Two nights ago you walked ahead of me as the snow kissed the city streets, there laying a cold blanket that covers the ugly with a glittering field of white diamonds. As you walked I knew your mind was elsewhere, I turned inward, where it was still warm.
Two years ago I returned to Boston in the Summer time. I thought my life was over, that everything I had held so dearly to now gone, ruined, or defiled. My memories of loved ones were tainted with anger. In the anger I found solace, I found a ground I could stand on. The words that were spoken and echoed in my mind could no longer hurt me on this new solid ground. The city streets of Dorchester might be dirty and filled with rats, but here I could stand in Anger and turn my back on the pain.
Two nights ago it snowed, as I watched the litter filled streets become crystallized and perfected, my mind turned inward, where I could still feel the warmth.

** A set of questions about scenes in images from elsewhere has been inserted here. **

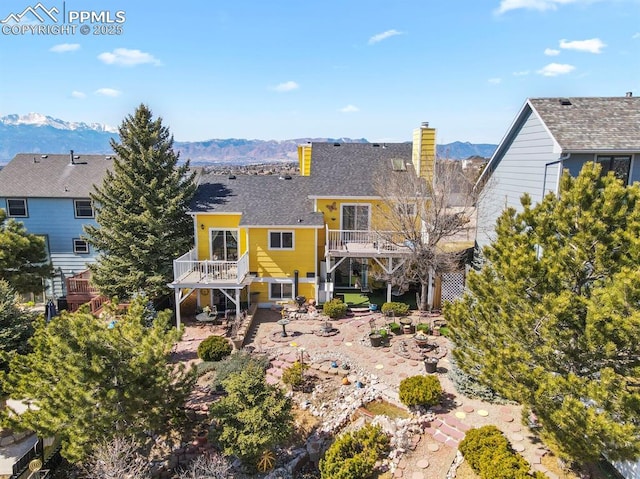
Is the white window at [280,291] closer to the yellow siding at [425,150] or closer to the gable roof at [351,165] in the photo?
the gable roof at [351,165]

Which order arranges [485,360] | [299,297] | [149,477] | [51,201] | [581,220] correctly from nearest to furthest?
[581,220], [485,360], [149,477], [299,297], [51,201]

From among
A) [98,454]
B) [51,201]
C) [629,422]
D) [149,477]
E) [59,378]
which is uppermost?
[51,201]

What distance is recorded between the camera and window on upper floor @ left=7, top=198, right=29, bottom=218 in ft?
81.8

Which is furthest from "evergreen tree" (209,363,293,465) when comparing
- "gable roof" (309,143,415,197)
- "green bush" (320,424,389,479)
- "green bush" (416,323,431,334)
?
"gable roof" (309,143,415,197)

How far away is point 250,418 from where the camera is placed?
990cm

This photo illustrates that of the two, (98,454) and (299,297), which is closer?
(98,454)

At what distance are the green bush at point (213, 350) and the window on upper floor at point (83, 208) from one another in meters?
14.6

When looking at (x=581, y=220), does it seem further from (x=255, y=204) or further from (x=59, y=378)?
(x=255, y=204)

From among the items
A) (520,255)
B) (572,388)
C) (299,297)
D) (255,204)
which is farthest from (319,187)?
(572,388)

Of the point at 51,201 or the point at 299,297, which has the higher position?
the point at 51,201

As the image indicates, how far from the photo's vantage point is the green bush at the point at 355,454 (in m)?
9.59

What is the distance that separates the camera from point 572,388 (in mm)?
7211

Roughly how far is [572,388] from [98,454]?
10059 millimetres

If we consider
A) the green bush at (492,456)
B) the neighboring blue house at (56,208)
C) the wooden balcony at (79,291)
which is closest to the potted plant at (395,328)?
the green bush at (492,456)
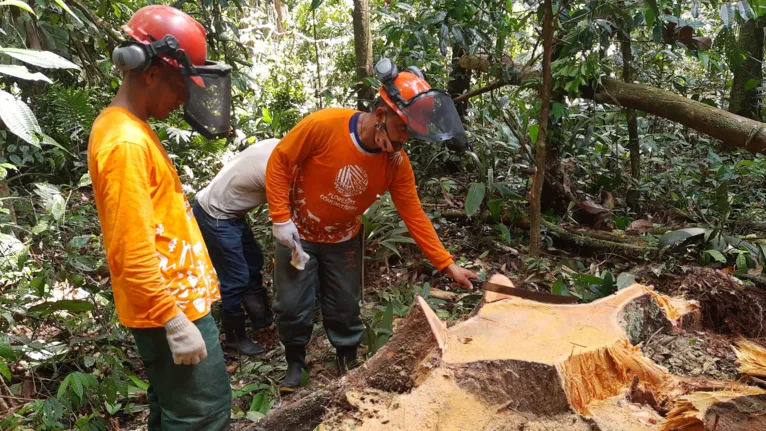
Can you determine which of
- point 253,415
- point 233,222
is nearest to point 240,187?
point 233,222

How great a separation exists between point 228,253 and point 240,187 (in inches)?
18.7

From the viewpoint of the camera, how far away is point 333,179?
283cm

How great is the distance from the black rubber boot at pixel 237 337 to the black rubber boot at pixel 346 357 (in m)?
0.74

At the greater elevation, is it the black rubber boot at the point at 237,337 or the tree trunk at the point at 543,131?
the tree trunk at the point at 543,131

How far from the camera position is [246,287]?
371cm

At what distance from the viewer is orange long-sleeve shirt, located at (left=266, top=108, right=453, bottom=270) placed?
109 inches

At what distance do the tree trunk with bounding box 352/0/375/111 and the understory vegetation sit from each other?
0.26 feet

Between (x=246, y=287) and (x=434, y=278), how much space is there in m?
1.59

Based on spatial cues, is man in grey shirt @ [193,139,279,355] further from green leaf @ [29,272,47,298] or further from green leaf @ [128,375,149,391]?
green leaf @ [29,272,47,298]

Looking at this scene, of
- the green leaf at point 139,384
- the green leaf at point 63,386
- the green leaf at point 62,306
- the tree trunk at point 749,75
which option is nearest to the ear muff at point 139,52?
the green leaf at point 62,306

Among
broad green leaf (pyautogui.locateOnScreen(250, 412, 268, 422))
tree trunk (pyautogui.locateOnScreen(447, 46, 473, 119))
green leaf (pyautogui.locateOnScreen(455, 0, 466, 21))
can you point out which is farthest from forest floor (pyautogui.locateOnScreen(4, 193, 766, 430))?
green leaf (pyautogui.locateOnScreen(455, 0, 466, 21))

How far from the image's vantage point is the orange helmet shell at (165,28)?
1.81 metres

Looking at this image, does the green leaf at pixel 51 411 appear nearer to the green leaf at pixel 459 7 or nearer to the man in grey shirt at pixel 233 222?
the man in grey shirt at pixel 233 222

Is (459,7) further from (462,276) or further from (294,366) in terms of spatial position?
(294,366)
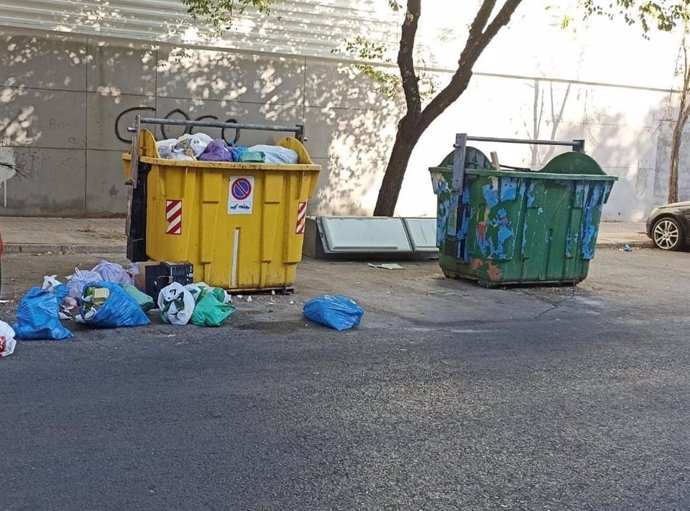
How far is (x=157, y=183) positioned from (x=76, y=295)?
152 cm

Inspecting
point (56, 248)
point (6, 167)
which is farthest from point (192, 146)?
point (6, 167)

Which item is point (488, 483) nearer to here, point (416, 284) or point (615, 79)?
point (416, 284)

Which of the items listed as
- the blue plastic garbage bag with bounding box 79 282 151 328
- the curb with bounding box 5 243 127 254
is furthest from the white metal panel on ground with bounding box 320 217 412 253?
the blue plastic garbage bag with bounding box 79 282 151 328

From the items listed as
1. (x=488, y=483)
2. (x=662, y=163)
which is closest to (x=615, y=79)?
(x=662, y=163)

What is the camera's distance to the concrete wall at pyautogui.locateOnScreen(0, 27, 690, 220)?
44.3ft

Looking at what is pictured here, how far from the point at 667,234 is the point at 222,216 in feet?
32.7

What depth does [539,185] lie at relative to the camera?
9.53 meters

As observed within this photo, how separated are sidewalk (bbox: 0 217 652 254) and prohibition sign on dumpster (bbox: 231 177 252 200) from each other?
350 cm

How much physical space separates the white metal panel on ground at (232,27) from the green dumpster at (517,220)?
19.9ft

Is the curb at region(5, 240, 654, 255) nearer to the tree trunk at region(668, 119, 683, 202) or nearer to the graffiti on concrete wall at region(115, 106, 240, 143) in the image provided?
the graffiti on concrete wall at region(115, 106, 240, 143)

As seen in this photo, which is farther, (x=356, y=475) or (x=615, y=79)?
(x=615, y=79)

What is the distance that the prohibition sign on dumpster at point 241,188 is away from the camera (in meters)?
8.10

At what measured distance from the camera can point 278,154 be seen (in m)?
8.50

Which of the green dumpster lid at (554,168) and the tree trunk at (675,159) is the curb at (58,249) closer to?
the green dumpster lid at (554,168)
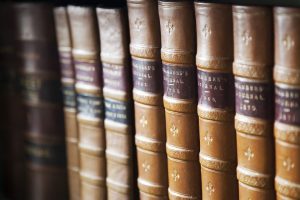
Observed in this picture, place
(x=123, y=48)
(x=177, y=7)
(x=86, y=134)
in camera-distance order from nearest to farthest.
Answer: (x=177, y=7) < (x=123, y=48) < (x=86, y=134)

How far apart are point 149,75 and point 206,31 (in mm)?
151

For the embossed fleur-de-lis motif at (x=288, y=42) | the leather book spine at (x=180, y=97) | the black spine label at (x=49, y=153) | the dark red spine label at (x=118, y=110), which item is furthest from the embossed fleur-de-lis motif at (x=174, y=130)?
the black spine label at (x=49, y=153)

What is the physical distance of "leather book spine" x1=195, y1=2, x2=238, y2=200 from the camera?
33.8 inches

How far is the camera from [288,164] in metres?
0.81

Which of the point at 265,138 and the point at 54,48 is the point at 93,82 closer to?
the point at 54,48

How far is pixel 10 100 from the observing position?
1343mm

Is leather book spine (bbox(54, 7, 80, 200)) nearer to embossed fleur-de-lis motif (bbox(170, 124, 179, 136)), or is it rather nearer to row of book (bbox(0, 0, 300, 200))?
row of book (bbox(0, 0, 300, 200))

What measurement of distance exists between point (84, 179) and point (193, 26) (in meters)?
0.40

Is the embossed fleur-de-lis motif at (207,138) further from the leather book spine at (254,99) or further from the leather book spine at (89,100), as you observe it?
the leather book spine at (89,100)

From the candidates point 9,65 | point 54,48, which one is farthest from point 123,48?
point 9,65

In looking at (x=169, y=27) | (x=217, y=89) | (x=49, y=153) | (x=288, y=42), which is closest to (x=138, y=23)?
(x=169, y=27)

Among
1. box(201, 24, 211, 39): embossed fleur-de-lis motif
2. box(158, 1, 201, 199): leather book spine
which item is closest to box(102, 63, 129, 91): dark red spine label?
box(158, 1, 201, 199): leather book spine

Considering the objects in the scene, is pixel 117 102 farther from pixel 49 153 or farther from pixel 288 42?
pixel 288 42

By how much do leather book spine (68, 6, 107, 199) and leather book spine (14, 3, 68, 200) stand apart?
10 centimetres
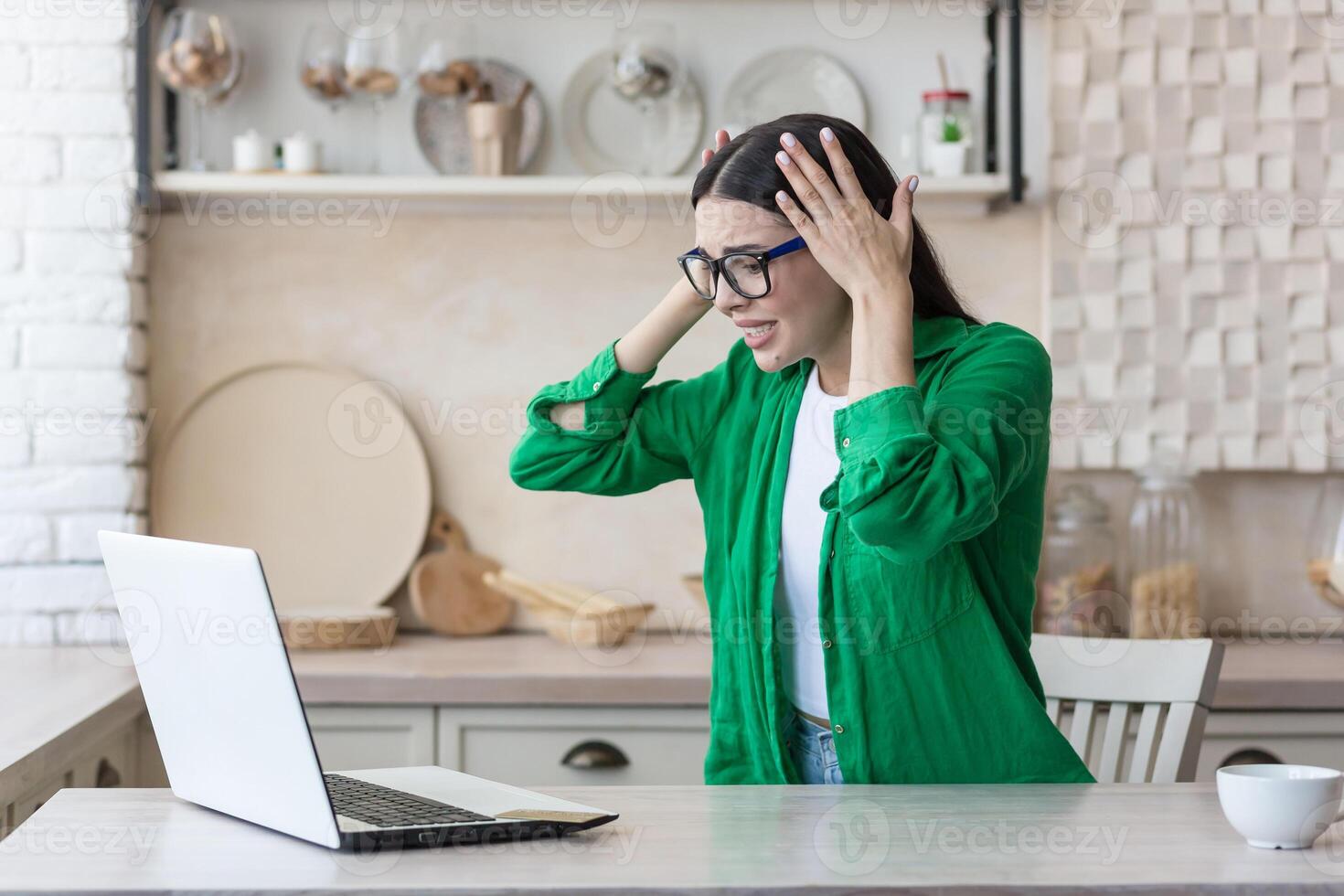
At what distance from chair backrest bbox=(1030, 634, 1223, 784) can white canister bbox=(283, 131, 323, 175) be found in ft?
5.38

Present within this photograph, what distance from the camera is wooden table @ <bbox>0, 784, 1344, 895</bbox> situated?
104cm

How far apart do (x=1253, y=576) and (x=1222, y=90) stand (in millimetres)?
952

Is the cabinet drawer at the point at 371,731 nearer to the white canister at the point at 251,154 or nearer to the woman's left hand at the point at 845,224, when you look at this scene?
the white canister at the point at 251,154

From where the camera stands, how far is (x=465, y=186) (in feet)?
8.12

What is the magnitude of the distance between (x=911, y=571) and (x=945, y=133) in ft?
4.39

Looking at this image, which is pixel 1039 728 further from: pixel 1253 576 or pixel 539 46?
pixel 539 46

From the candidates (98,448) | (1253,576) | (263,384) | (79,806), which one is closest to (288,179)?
(263,384)

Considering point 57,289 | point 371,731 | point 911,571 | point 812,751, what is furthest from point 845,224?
point 57,289

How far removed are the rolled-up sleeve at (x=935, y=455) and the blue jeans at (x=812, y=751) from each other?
0.92ft

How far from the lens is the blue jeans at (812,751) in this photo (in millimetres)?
1501

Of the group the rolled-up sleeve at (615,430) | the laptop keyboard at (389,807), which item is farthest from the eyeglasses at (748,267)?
the laptop keyboard at (389,807)

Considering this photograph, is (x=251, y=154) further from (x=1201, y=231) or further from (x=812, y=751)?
(x=1201, y=231)

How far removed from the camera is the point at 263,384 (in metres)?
2.64

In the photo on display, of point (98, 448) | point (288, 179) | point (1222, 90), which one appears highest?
point (1222, 90)
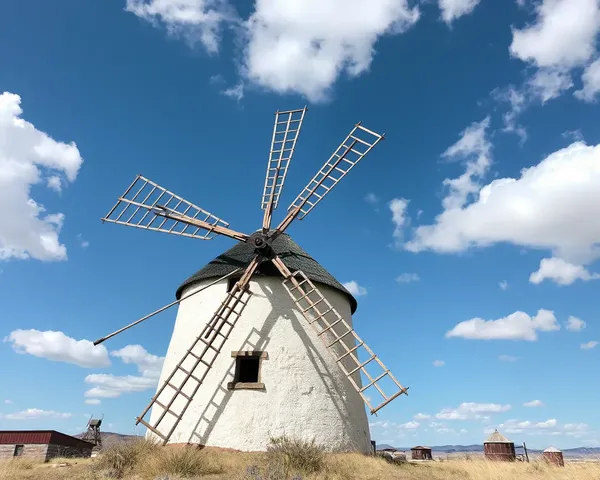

The warmth had once come from the fire of Anger, but now it came from a deep rooted sense of love, and achievement. Even the dirty color of Anger can be eventually subsided with beauty. My mind drifts in the snow to a quote by C.S. Lewis:
There is no safe investment. To love at all is to be vulnerable. Love anything, and your heart will certainly be wrung and possibly be broken. If you want to make sure of keeping it intact, you must give your heart to no one, not even to an animal. Wrap it carefully round with hobbies and little luxuries; avoid all entanglements; lock it up safe in the casket or coffin of your selfishness. But in that casket—safe, dark, motionless, airless—it will change. It will not be broken; it will become unbreakable, impenetrable, irredeemable. The alternative to tragedy, or at least to the risk of tragedy, is damnation. The only place outside Heaven where you can be perfectly safe from all the dangers and perturbations of love is Hell. (From The Four Loves, By C.S. Lewis)
We have a choice in this life, a choice to be safe, or to choose to take those chances that can bring us the greatest of joys and greatest of pains.
In self examination many of my choices have been those to persevere, and at times that has meant closing my heart off to those around me, to dart at the first sign of the risk of being hurt. The danger of self protection is self isolation, to turn our hearts away from our friends, family, and loved ones and serve only ourselves. C.S. Lewis saw this option, and commented on it as a sure way to self damnation. I could fill my life with frivolous activities to escape the silence that exists when we are alone, or I can be open to the love of those around me, I choose to be open; it is an active, daily, and persistent choice for the heart closes fast.
As I walk in the snow and observe the covering of the dark littered streets, I find a sense of peace that I am taking the risks that I am making the effort, and I find gratitude for those around me that continually do the same for me.